Wednesday, March 30, 2011

Bling (Revised, with Paragraphs!)

My mom was acting strangely, even for her. We were back in her apartment after having dinner at the same restaurant where she has the same percentage of the same dinner at the same table every Sunday at five o'clock on the dot. Have I mentioned she's a creature of habit?

Anyway, I can always count on her going about her usual business, which will include, in this particular order, checking the voice mails she can barely hear and complaining about all the pain in the ass phone calls, returning all the pain in the ass phone calls because to not do so immediately would just be wrong, checking her emails and complaining about all the silly Internet jokes and laughing out loud at each one, changing from her St. John suit into her ratty old house dress, pressing her St. John suit and lovingly hanging it up, and finally, removing her makeup and performing some excruciating cleansing ritual on her teeth. Then, and only then, she might join me in the living room where I am sprawled on the couch watching some mindless television, still dressed and still in a food coma.

I have grown to depend on her utter predictability as much as she herself relies on the security of her daily rituals to make sense of her life, so when there is a breach of protocol, I get a bit thrown. Particularly when the breach seems to involve an inordinate amount of discussion about her potentially imminent demise.
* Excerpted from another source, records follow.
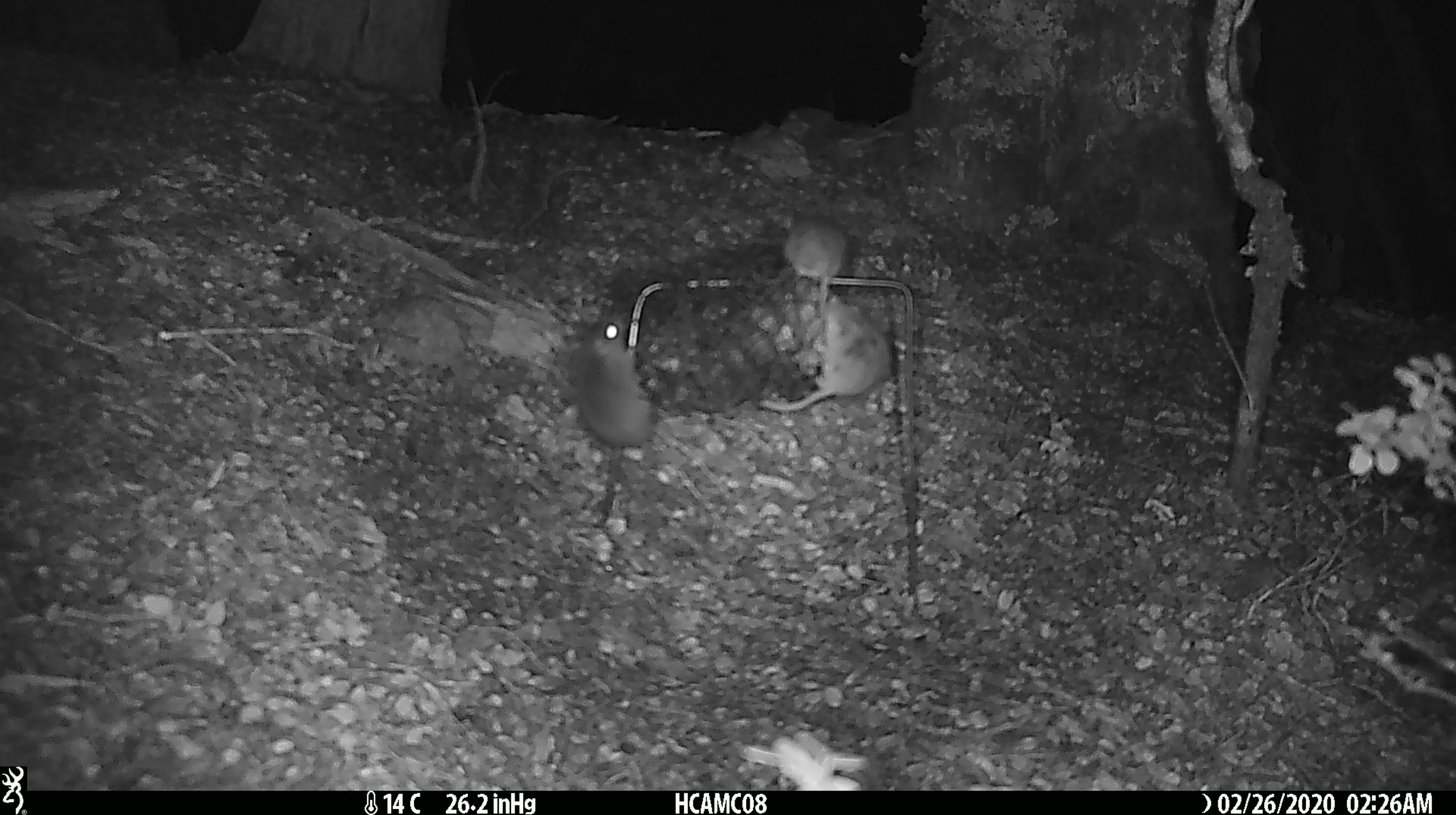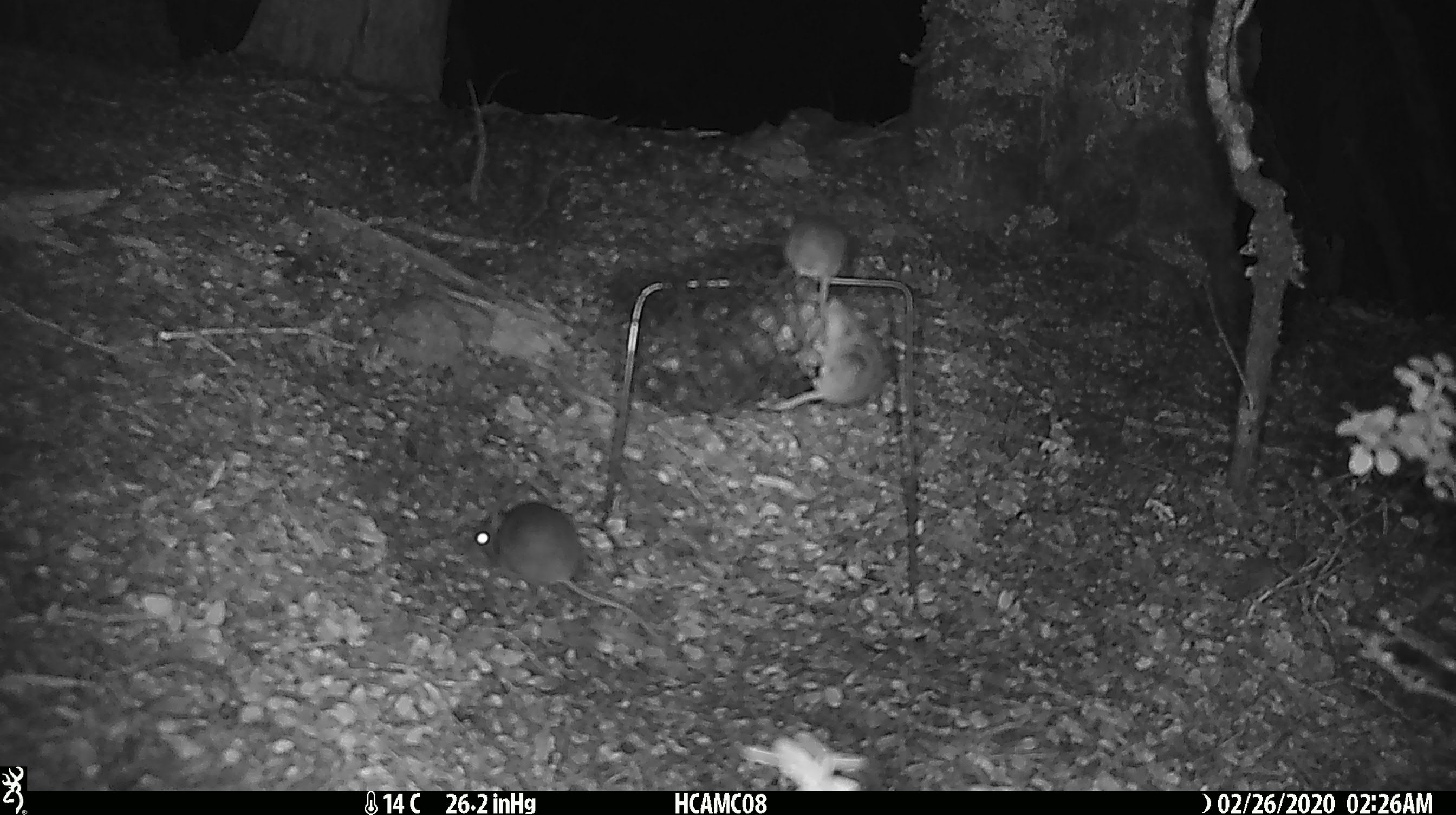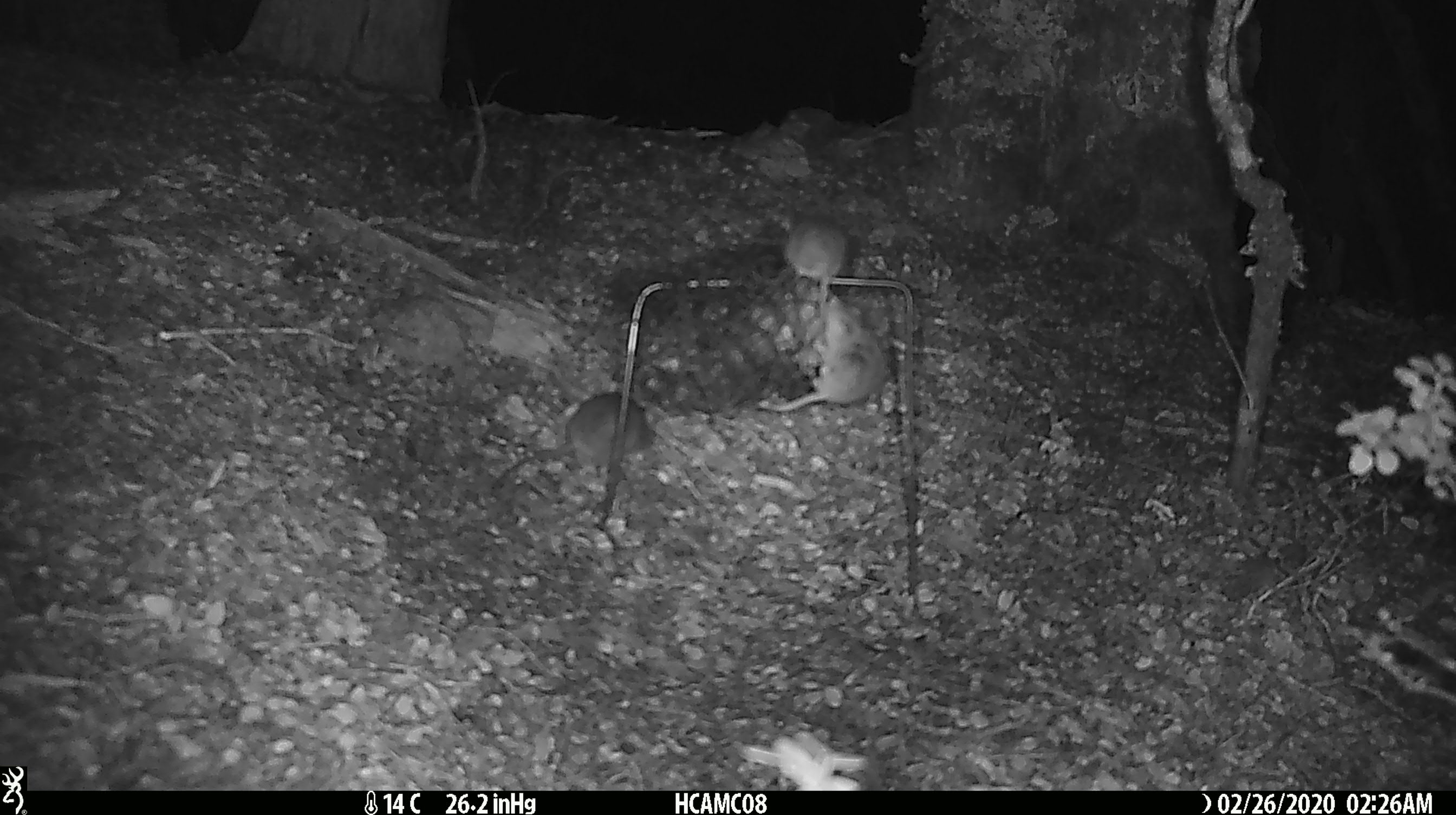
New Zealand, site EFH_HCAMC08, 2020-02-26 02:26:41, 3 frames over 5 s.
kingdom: Animalia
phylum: Chordata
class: Mammalia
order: Rodentia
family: Muridae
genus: Mus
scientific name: Mus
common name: mouse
I know she is neither sick nor expecting to be hospitalized for any reason any time soon; if she were, she would have purchased a new nightgown -- complete with something she calls a bed coat (wtf?) -- and it would be sitting on the love seat in her bedroom, ready to be grabbed on her way out the door. One must have new bed attire for the hospital. I am not making this up. I speak from experience.

Apparently, she recently heard someone exactly her age claim that she was at the end of her life. I'm sure the deaths of Elizabeth Taylor and Geraldine Ferraro this week didn't help. My mom, god love her, is addressing her mortality as she addresses everything else: with a keen materialistic eye. So there I was, minding my own business and just beginning to slip into couch potato mode, and she appeared, having postponed at least a half dozen routines, dumping little velvet pouches of fine jewelry on the table in front of me. All stuff I will never wear, but she wanted me to help her decide what to sell (she'll never do it) and make sure I would hold on to certain pieces, just so I'd remember her. As if!

It's not something I want to think about, but, faced with her glittering array of eighteen carat gold and diamonds, I realized I can't imagine life without her and her outsized, conspicuously costly baubles. And the baubles alone will be a very poor substitute.

She and her crazy rituals are the few things in life I could always count on.